Наведя порядок в Приморском, квартет взялся за ближайший городок. Сначала разведка. Потом диверсии. Они умудрялись весьма успешно устранять лидеров наиболее серьезных группировок. А затем предложили сход оставшимся. Сход, на котором должно было произойти окончательное разделение сфер влияния банд, собрали в северной казарме. Совсем рядом с жилищем Михаила, Оливии и Антонио. В бункер под казармой спустилось тридцать девять человек. Вышли оттуда только четверо. Приморский квартет. Никто не знал, как именно они расправились с соперниками. Но с тех пор эту четверку боялись все. И авторитет их возрос неимоверно. Потом им пришлось некоторое время повозиться со сторонниками ликвидированных главарей банд, но теперь, и уже очень давно, Вилючинск находится под неоспоримым протекторатом приморского квартета. А другим выжившим появиться здесь просто неоткуда. Ближайший населенный пункт – Рыбачий – находился на четыре километра ближе к эпицентру. И кто не испарился там во время взрыва, догорел после него. Таким же мертвым и безжизненным выглядел находящийся на противоположном берегу Петропавловск-Камчатский. И взгляд на него в бинокль лишь подтверждал опасения, что жизни там нет уже долгие годы.

Осторожно оглядевшись, Михаил убедился, что на заводе пока никого нет. Он выкатил из пролома в стене тележку, загруженную сегодняшними пожитками, и прицепил ее к своему велосипеду, спрятанному в высокой траве у стены. Затем направился к берегу бухты, чтобы по серому прибрежному песку обойти общину и добраться до своего жилища.

Не успел он дойти до поваленной ограды территории завода, как услышал голос, донесшийся с крыши старого кунга, мимо которого Михаил в этот момент шел.

– Ай-ай-ай, Миша. Какой же ты скверный человек.

Крашенинников замер, медленно повернул голову и поднял взгляд.
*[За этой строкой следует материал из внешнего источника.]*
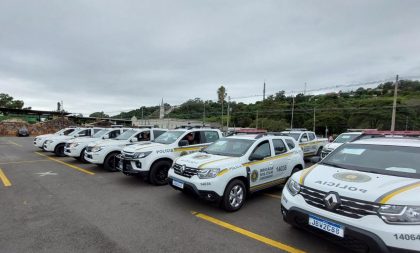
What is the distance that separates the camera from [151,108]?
56.6m

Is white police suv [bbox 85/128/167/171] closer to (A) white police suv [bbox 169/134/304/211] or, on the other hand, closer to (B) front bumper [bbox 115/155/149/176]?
(B) front bumper [bbox 115/155/149/176]

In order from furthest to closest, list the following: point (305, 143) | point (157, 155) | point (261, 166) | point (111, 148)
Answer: point (305, 143) → point (111, 148) → point (157, 155) → point (261, 166)

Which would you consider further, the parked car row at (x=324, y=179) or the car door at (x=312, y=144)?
the car door at (x=312, y=144)

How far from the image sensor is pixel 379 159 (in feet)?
12.7

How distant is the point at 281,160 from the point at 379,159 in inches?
99.5

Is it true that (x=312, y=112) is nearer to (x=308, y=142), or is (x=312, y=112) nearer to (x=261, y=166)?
(x=308, y=142)

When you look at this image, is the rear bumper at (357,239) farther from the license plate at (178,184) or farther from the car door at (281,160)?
the car door at (281,160)

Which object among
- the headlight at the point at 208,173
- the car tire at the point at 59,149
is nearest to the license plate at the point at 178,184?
the headlight at the point at 208,173

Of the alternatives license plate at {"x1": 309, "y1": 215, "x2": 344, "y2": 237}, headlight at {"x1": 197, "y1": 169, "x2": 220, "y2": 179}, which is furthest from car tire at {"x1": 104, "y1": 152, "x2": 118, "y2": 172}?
license plate at {"x1": 309, "y1": 215, "x2": 344, "y2": 237}

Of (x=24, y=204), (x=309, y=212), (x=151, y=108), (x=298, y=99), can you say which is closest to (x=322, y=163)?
(x=309, y=212)

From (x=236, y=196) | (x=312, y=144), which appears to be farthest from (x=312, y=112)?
(x=236, y=196)

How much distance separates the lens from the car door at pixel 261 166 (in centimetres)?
541

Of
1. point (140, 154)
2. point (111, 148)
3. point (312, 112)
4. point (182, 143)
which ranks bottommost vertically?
point (111, 148)

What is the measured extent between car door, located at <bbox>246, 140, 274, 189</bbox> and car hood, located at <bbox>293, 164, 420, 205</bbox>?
165 centimetres
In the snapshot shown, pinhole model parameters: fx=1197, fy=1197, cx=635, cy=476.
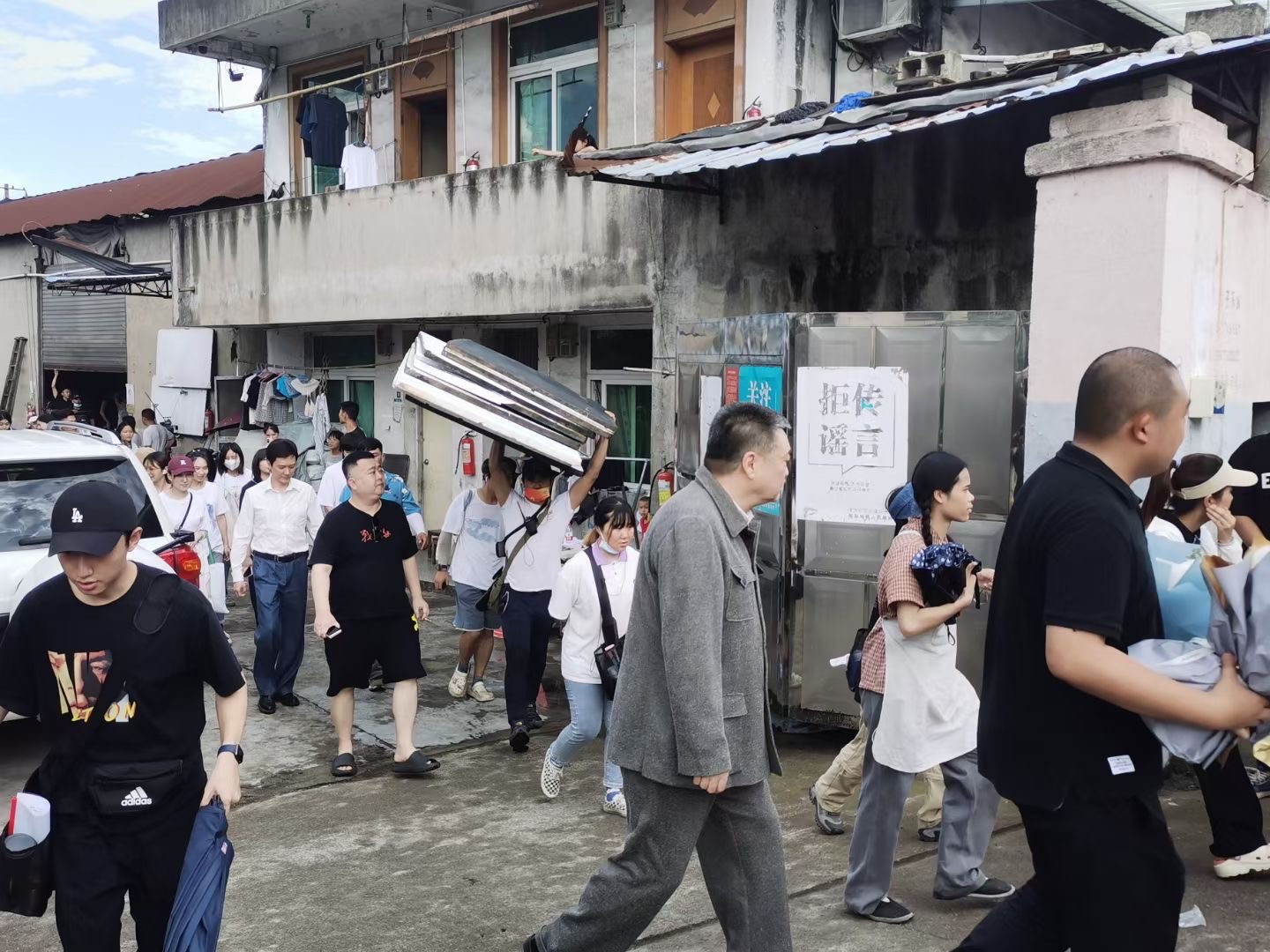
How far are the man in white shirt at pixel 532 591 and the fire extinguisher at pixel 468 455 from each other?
200 inches

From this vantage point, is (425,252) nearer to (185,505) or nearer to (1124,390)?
(185,505)

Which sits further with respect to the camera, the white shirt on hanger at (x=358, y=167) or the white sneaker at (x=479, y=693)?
the white shirt on hanger at (x=358, y=167)

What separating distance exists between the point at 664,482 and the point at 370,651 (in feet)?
10.0

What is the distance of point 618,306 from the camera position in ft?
33.6

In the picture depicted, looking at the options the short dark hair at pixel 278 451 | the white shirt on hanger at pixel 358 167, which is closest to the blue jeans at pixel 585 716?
the short dark hair at pixel 278 451

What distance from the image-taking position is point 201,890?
128 inches

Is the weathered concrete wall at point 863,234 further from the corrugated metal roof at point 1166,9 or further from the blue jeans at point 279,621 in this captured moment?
the blue jeans at point 279,621

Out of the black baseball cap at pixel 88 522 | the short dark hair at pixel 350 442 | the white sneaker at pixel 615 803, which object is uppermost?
the black baseball cap at pixel 88 522

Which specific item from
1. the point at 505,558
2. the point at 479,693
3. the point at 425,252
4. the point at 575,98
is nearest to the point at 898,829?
the point at 505,558

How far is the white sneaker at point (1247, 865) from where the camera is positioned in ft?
16.1

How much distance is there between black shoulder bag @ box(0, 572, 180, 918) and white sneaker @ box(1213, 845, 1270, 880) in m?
4.24

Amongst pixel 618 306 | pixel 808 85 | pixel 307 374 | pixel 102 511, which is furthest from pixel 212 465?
pixel 102 511

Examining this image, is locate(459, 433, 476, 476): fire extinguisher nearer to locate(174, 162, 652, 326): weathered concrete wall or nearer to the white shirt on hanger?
locate(174, 162, 652, 326): weathered concrete wall

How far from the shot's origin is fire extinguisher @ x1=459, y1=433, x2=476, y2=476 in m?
12.8
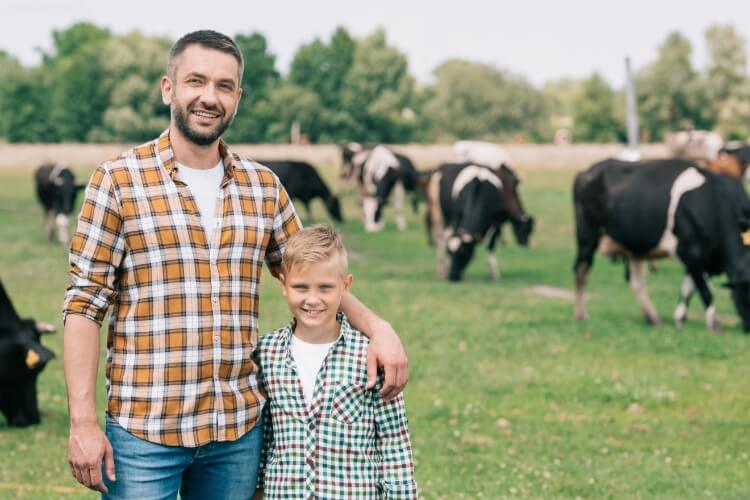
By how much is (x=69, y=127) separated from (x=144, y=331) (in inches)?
3291

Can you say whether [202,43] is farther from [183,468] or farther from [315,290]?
[183,468]

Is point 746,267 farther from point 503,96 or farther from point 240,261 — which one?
point 503,96

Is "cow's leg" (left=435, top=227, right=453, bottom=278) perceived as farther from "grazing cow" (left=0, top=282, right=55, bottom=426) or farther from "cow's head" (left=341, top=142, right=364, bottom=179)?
"cow's head" (left=341, top=142, right=364, bottom=179)

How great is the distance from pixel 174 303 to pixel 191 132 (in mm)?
542

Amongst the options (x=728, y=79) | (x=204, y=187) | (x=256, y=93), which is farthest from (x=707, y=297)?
(x=728, y=79)

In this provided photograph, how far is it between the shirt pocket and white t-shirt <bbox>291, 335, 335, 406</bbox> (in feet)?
0.29

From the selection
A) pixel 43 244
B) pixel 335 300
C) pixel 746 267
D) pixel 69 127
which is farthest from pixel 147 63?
pixel 335 300

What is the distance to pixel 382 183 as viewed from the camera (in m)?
29.2

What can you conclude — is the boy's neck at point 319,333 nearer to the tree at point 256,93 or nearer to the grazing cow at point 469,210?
the grazing cow at point 469,210

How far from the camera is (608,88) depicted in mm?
87438

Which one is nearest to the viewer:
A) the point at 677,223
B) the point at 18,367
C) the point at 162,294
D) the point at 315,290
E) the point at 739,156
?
the point at 162,294

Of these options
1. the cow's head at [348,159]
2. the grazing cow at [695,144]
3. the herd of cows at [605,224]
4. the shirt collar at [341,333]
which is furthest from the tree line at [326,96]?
the shirt collar at [341,333]

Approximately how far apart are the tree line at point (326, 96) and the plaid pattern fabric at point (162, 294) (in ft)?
240

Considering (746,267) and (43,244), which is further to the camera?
(43,244)
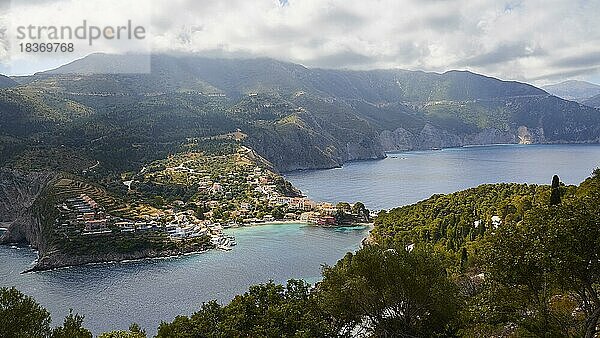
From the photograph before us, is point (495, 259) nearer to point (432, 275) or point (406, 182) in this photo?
point (432, 275)

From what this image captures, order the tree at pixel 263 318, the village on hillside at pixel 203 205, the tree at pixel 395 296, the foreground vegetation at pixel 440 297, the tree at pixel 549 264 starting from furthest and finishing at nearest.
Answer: the village on hillside at pixel 203 205, the tree at pixel 263 318, the tree at pixel 395 296, the foreground vegetation at pixel 440 297, the tree at pixel 549 264

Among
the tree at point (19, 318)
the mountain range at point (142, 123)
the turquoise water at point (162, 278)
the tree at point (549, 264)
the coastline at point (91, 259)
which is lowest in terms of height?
the turquoise water at point (162, 278)

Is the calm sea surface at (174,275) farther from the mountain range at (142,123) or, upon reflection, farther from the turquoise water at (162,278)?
the mountain range at (142,123)

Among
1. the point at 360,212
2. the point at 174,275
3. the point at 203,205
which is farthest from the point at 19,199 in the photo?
the point at 360,212

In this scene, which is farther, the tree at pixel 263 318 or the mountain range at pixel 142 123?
the mountain range at pixel 142 123

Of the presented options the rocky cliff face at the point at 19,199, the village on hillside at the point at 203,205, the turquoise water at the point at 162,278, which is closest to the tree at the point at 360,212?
the village on hillside at the point at 203,205

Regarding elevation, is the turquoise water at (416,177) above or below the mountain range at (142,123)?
below
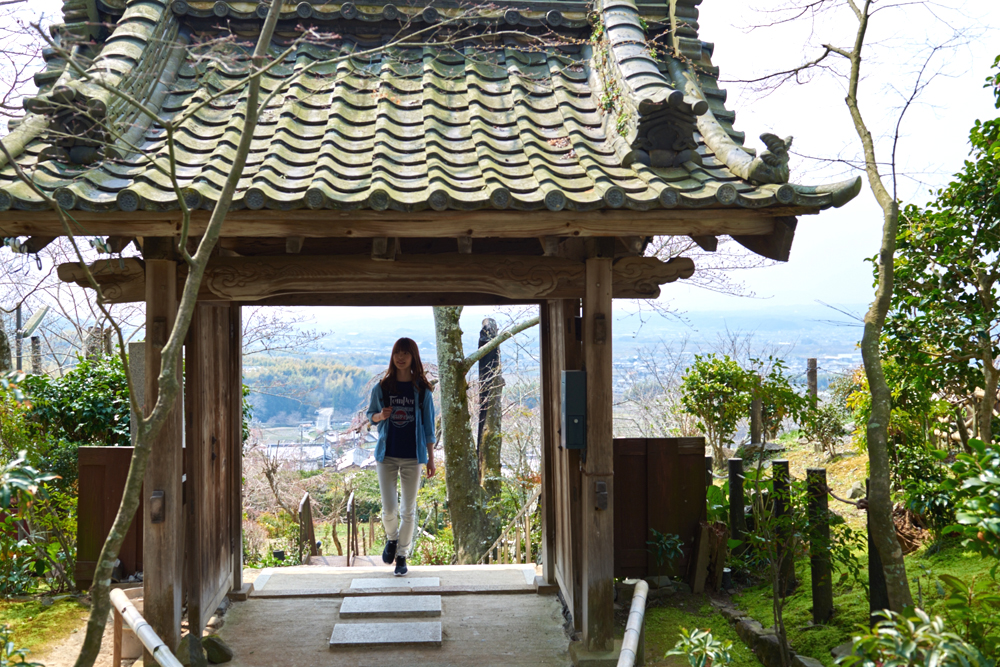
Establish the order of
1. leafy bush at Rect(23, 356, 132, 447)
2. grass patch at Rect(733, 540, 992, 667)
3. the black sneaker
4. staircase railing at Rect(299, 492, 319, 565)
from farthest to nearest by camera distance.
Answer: staircase railing at Rect(299, 492, 319, 565)
leafy bush at Rect(23, 356, 132, 447)
the black sneaker
grass patch at Rect(733, 540, 992, 667)

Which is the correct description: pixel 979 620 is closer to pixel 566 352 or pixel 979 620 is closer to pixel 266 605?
pixel 566 352

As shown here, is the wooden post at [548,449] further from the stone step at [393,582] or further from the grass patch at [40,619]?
the grass patch at [40,619]

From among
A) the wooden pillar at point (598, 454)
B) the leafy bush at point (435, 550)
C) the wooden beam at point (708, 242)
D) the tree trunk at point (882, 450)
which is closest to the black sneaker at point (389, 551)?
the wooden pillar at point (598, 454)

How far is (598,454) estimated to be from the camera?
4809mm

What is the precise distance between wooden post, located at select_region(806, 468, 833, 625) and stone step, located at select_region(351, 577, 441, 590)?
2.90 meters

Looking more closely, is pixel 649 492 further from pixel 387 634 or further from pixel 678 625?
pixel 387 634

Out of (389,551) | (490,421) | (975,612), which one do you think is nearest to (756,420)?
(389,551)

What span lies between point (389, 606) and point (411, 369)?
6.24ft

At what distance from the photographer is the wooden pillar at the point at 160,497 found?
4582mm

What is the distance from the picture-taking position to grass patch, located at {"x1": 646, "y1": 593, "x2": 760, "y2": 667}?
514cm

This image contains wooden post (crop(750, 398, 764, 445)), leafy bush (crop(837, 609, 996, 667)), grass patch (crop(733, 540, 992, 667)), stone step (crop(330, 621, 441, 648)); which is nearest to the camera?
leafy bush (crop(837, 609, 996, 667))

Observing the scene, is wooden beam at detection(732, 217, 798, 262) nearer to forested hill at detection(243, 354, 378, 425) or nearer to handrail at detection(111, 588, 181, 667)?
handrail at detection(111, 588, 181, 667)

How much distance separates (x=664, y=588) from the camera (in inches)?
247

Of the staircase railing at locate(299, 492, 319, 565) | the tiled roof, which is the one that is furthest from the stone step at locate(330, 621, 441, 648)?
the staircase railing at locate(299, 492, 319, 565)
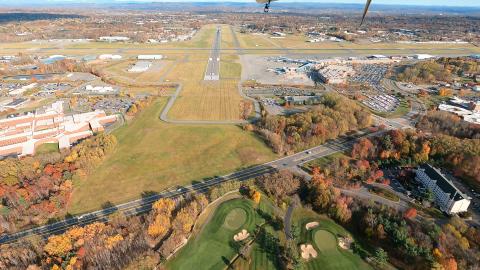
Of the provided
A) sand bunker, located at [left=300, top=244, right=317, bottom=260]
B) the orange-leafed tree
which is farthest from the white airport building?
the orange-leafed tree

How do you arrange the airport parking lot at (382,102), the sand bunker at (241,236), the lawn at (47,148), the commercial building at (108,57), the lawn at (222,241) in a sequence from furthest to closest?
the commercial building at (108,57) < the airport parking lot at (382,102) < the lawn at (47,148) < the sand bunker at (241,236) < the lawn at (222,241)

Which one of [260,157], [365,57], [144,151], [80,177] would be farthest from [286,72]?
[80,177]

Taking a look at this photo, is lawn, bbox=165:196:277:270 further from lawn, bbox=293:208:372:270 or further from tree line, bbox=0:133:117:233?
tree line, bbox=0:133:117:233

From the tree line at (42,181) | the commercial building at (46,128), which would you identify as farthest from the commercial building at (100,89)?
the tree line at (42,181)

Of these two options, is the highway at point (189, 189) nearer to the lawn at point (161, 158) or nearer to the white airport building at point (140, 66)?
the lawn at point (161, 158)

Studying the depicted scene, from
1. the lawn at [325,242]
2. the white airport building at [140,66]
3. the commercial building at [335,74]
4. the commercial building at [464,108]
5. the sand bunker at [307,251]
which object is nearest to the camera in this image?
the lawn at [325,242]

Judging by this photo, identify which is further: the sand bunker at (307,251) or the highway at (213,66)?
the highway at (213,66)

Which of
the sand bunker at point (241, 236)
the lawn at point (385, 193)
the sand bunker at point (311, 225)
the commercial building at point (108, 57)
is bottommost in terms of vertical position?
the sand bunker at point (241, 236)

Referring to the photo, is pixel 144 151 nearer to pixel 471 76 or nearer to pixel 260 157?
pixel 260 157
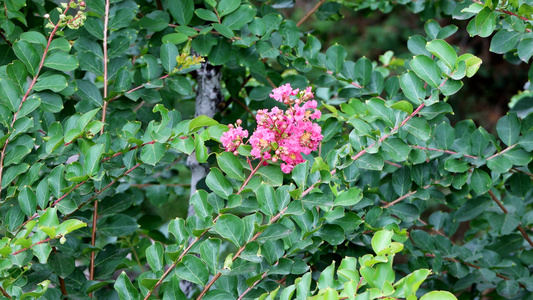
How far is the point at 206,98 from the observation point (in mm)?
1330

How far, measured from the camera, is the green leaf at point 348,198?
783 mm

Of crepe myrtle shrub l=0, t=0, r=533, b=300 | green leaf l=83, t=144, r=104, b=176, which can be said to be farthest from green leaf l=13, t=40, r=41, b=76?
green leaf l=83, t=144, r=104, b=176

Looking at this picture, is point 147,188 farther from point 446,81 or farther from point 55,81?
point 446,81

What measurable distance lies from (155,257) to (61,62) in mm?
445

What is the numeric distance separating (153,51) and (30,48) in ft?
1.23

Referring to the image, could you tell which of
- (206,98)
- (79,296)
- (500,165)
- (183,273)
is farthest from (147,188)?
(500,165)

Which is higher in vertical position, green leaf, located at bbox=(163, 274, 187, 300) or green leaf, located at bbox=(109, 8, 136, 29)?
green leaf, located at bbox=(109, 8, 136, 29)

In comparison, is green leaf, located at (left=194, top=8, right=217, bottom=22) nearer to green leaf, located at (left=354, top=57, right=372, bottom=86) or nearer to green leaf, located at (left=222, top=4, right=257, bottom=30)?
green leaf, located at (left=222, top=4, right=257, bottom=30)

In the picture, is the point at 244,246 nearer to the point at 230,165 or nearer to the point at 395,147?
the point at 230,165

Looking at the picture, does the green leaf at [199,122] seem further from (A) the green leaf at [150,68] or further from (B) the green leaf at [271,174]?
(A) the green leaf at [150,68]

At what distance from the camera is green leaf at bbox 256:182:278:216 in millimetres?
765

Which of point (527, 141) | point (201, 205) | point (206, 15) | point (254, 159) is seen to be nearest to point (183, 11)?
point (206, 15)

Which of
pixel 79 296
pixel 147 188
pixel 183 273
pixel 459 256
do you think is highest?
pixel 183 273

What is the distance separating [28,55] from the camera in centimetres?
93
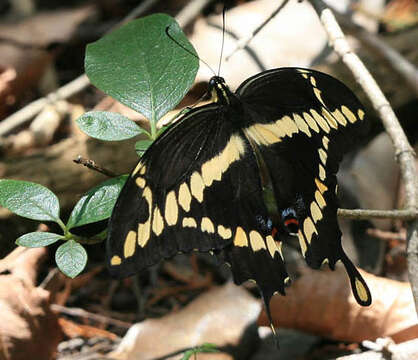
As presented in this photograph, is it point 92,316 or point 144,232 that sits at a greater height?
point 144,232

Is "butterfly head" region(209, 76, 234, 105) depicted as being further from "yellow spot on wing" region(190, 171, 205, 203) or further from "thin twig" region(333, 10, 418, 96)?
"thin twig" region(333, 10, 418, 96)

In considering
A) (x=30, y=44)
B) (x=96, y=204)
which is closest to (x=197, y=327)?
(x=96, y=204)

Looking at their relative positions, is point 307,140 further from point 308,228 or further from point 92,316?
point 92,316

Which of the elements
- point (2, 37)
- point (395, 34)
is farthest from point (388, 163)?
point (2, 37)

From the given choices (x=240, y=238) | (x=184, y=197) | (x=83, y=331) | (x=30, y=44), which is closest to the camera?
(x=184, y=197)

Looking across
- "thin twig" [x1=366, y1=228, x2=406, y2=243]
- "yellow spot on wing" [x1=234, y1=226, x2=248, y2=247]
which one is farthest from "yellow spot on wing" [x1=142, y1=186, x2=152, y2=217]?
"thin twig" [x1=366, y1=228, x2=406, y2=243]

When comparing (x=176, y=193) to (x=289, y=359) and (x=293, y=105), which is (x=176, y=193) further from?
(x=289, y=359)

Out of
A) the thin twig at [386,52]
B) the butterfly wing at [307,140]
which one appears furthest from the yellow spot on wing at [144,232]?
the thin twig at [386,52]
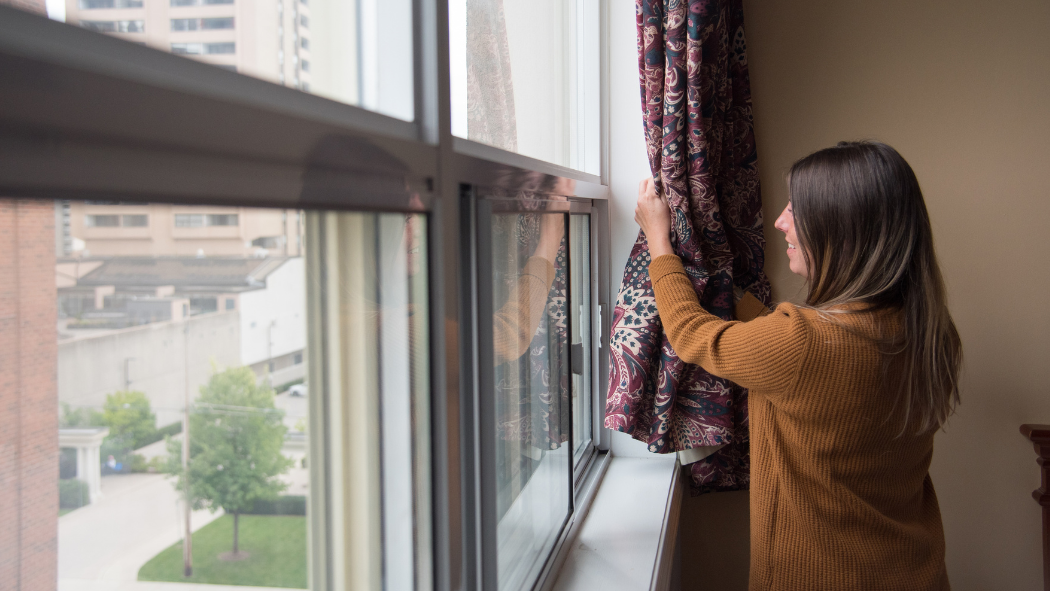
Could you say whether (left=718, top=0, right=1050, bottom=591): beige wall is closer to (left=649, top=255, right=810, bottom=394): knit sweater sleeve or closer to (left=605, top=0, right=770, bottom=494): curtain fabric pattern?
(left=605, top=0, right=770, bottom=494): curtain fabric pattern

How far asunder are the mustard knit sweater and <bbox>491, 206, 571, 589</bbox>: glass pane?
277 mm

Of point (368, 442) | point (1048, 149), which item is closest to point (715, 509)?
point (1048, 149)

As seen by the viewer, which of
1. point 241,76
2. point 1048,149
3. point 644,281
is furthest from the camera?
point 1048,149

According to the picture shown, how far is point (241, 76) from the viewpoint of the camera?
0.39 meters

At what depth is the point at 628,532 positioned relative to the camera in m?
1.26

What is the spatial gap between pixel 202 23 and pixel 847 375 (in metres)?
1.02

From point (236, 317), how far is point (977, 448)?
2131 mm

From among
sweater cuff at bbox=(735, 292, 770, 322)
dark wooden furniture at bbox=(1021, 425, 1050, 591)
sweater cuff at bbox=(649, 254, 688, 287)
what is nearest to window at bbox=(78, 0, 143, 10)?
sweater cuff at bbox=(649, 254, 688, 287)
На крыше кунга на корточках сидел Андрей Жаров. Один из того самого квартета. В левой руке он перебирал четки из автоматных гильз, в правой держал пистолет ТТ.

– У нас ведь с тобой уговор, Миша, – продолжал Андрей. – Если ты хочешь поискать в нашей тихой гавани что-то для себя полезное, ты уведомляешь меня, или Горина, или Вишневского, или Цоя. Ты просишь у нас разрешения явиться сюда и копошиться в наших вещах. И только если его получишь, ты приходишь и роешься. А потом показываешь все, что добыл, и мы решаем, что ты можешь забрать просто так, что можешь забрать, предъявив адекватную плату, а что не можешь забрать ни при каких обстоятельствах. Забыл, крыса?

– Нет. Я не забыл, – вздохнул Крашенинников.

– Тогда как ты объяснишь, что ранним утром ты уже с полной тележкой пытаешься слинять с нашей территории?

– Я пришел ночью и не хотел никого из вас беспокоить. – Сказав это, Михаил поморщился от того, насколько глупо звучала эта отговорка.

– Ну и какого хрена ты пришел ночью, мать твою?

– У меня бессонница.

– Вот как, – ухмыльнулся Жаров. – Тогда позволь дать тебе бесплатный совет. Если у тебя бессонница, сдерни трусики со своей финской подруги и засади поглубже. Через пять минут уснешь как младенец.

После этих слов за кунгом раздался чей-то хохот, и оттуда вышел молодой парень с автоматом. Один из подручных квартета. А следом вышел Евгений Горин с СВД в руках. Он ткнул прикладом винтовки автоматчика в бок, чтоб тот прекратил смеяться.